Spatial reasoning question data:
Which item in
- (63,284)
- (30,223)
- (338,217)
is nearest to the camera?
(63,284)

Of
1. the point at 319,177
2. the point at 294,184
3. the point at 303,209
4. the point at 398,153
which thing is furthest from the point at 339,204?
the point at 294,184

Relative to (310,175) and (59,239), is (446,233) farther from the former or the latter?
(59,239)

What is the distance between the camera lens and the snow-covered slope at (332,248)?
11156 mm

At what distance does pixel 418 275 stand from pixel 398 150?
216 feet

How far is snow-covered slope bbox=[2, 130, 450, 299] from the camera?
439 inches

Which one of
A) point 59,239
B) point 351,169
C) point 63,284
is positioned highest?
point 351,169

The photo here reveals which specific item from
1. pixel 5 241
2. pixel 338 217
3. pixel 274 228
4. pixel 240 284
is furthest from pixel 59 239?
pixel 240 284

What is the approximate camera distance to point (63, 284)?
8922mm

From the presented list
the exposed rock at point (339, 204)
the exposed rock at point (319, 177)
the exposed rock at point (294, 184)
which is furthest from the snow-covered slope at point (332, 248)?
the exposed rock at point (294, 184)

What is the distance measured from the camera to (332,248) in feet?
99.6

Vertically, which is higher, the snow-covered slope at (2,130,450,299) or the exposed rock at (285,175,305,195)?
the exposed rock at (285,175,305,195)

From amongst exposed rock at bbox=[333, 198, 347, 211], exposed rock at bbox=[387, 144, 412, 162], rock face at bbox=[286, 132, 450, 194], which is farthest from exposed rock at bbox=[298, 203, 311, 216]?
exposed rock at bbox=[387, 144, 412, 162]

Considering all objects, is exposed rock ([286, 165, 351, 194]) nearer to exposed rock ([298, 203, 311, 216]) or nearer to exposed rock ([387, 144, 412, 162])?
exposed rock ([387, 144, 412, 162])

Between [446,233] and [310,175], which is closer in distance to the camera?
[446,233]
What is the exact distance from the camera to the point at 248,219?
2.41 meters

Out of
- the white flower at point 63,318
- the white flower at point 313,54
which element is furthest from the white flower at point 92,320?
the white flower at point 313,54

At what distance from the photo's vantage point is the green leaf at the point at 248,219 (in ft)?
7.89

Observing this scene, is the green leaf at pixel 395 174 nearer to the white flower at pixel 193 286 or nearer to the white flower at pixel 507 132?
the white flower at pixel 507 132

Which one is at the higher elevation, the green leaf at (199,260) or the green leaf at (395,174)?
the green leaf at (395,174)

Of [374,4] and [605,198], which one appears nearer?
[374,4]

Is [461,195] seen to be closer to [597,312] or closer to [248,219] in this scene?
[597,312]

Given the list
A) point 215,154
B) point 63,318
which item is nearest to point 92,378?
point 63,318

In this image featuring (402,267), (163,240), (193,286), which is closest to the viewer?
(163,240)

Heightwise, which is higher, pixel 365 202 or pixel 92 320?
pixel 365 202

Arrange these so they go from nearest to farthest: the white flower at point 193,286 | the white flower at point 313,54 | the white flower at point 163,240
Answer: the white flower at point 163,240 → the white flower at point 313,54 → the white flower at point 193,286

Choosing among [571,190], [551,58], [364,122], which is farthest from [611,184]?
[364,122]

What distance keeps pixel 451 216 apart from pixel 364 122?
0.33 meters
---
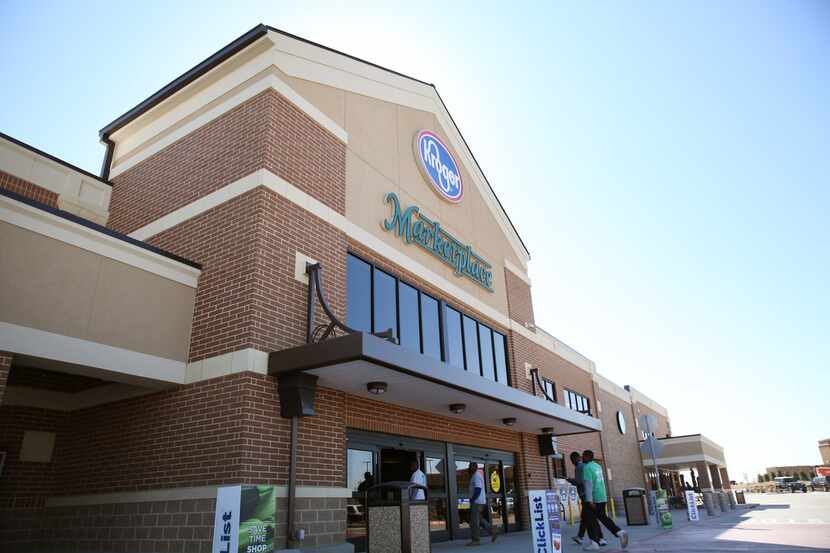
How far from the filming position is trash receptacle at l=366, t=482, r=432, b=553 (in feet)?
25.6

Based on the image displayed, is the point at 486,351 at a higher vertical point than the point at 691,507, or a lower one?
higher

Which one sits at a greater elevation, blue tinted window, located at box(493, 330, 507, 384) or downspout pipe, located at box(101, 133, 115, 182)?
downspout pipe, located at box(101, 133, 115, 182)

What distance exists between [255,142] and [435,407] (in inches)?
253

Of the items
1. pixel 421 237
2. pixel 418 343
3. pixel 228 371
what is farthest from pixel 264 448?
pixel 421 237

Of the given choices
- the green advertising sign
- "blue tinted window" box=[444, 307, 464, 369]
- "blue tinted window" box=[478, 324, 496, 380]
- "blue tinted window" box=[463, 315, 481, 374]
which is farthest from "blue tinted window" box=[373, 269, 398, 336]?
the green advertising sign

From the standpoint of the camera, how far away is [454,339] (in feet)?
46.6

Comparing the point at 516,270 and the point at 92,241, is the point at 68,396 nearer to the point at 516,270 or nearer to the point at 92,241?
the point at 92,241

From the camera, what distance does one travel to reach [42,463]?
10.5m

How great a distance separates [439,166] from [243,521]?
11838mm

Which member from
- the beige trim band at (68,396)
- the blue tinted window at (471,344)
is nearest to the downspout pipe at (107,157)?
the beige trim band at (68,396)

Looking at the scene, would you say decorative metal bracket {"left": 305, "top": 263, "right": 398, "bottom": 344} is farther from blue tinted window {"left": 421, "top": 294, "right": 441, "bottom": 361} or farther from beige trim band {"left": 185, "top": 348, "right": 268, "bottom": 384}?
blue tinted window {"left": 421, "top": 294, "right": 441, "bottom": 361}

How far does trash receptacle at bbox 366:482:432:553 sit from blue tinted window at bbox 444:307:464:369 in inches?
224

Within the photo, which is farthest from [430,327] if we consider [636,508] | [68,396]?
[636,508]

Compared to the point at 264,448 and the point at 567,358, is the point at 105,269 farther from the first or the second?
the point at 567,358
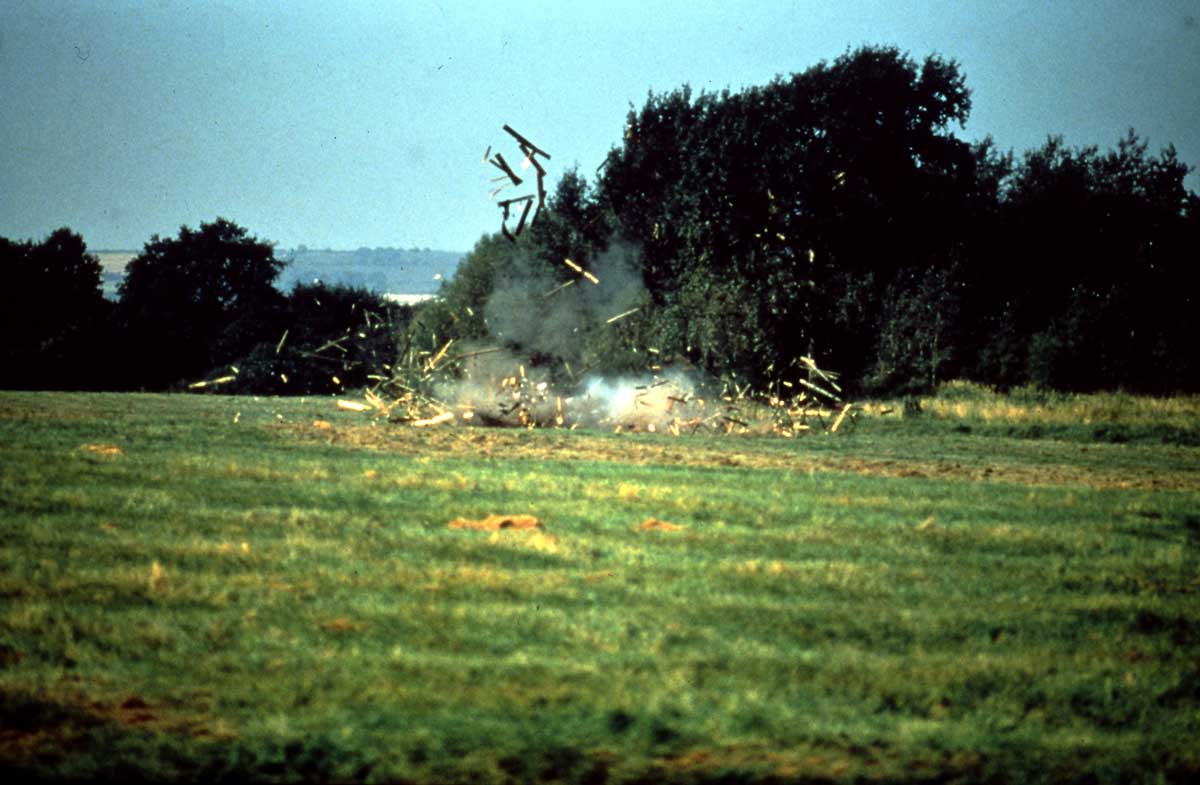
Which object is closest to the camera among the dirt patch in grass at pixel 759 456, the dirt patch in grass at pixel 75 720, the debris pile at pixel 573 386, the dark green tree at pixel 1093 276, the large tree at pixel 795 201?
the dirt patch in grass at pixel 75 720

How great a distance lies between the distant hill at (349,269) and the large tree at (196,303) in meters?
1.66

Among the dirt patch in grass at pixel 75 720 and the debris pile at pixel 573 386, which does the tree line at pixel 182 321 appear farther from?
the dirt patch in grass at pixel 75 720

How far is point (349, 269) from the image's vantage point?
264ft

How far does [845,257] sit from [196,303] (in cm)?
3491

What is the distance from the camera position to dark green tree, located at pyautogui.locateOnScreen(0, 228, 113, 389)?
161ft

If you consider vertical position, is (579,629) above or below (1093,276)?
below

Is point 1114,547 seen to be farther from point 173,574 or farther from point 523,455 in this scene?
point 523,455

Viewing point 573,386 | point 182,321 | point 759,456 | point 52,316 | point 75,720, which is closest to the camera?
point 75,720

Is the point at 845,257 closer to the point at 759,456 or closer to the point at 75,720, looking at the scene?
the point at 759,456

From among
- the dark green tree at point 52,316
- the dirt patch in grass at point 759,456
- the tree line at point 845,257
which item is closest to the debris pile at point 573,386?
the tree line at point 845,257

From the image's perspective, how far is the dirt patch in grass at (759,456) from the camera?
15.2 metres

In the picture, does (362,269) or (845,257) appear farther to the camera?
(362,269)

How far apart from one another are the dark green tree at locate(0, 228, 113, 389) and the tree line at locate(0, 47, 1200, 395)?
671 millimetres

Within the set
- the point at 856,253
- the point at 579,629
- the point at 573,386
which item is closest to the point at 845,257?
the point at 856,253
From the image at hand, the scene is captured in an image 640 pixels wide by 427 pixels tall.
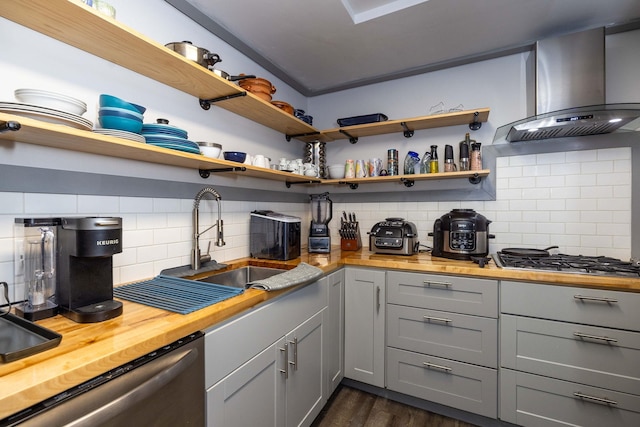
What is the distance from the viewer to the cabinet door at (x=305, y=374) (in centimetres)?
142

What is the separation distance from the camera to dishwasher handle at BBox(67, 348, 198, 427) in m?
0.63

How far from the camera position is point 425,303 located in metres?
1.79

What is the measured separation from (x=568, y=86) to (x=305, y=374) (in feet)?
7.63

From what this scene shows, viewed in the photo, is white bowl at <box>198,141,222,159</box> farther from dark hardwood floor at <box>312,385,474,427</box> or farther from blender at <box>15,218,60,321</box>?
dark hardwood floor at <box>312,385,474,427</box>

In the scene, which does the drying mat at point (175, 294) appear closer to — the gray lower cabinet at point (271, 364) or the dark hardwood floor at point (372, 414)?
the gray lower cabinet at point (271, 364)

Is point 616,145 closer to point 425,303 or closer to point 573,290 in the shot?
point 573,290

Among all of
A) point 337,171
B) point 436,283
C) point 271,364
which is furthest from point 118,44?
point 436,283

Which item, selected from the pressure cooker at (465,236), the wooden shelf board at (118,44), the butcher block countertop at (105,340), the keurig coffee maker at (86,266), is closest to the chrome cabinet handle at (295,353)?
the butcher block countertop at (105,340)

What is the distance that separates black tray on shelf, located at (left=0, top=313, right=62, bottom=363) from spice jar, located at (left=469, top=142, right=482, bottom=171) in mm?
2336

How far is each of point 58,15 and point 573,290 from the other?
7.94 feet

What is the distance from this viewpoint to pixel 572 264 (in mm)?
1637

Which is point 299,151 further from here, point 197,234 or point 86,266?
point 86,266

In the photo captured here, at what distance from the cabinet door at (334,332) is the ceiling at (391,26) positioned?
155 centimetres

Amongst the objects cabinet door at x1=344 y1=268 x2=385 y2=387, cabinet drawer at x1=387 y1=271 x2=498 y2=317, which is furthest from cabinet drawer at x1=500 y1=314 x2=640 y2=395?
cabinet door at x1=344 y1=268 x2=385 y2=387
---
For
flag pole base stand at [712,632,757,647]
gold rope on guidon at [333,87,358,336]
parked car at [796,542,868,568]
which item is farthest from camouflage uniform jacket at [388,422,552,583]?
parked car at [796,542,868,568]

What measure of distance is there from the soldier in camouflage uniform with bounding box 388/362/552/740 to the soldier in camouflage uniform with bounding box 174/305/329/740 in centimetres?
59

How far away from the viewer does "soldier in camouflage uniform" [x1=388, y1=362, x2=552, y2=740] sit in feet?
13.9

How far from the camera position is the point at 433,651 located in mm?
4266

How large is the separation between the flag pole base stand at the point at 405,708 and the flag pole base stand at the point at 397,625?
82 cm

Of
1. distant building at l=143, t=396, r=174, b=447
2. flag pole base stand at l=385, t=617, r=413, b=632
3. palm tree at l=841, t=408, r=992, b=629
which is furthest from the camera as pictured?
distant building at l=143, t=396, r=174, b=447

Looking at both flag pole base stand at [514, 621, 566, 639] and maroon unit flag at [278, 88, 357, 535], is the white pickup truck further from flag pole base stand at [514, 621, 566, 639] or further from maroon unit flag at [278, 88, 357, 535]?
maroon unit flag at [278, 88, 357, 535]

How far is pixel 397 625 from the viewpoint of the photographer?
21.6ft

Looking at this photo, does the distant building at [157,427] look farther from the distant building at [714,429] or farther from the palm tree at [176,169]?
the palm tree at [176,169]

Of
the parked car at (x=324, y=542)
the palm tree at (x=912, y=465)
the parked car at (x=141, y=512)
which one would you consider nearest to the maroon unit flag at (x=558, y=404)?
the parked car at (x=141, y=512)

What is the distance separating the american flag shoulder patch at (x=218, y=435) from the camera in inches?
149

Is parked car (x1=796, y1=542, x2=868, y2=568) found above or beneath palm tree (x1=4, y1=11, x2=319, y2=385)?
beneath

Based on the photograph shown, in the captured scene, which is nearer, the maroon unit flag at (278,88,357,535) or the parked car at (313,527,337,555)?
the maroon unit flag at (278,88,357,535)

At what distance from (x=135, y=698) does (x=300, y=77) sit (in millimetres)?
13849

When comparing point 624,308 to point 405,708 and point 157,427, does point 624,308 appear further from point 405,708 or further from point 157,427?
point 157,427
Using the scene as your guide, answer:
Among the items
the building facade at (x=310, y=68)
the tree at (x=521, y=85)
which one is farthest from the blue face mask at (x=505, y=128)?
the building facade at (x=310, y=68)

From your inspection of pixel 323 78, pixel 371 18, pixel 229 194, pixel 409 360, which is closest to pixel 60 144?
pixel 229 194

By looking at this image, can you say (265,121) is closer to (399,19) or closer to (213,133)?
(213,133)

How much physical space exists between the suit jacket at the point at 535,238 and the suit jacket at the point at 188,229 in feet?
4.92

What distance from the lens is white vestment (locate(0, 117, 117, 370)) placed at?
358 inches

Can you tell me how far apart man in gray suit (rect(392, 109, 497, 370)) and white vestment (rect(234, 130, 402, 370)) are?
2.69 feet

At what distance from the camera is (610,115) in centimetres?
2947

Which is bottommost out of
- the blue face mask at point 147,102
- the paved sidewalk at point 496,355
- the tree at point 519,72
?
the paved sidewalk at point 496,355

#### [Task brief]
Please locate every line above that contains the string "face". Case counts, so a line matches only if the capitalization is the same.

#### [Exercise answer]
From amongst exposed rock at bbox=[333, 198, 347, 211], exposed rock at bbox=[387, 144, 412, 162], rock face at bbox=[286, 132, 450, 194], which is farthest from exposed rock at bbox=[298, 203, 311, 216]?
which one is farthest from the blue face mask at (x=505, y=128)?
- the blue face mask at point 147,102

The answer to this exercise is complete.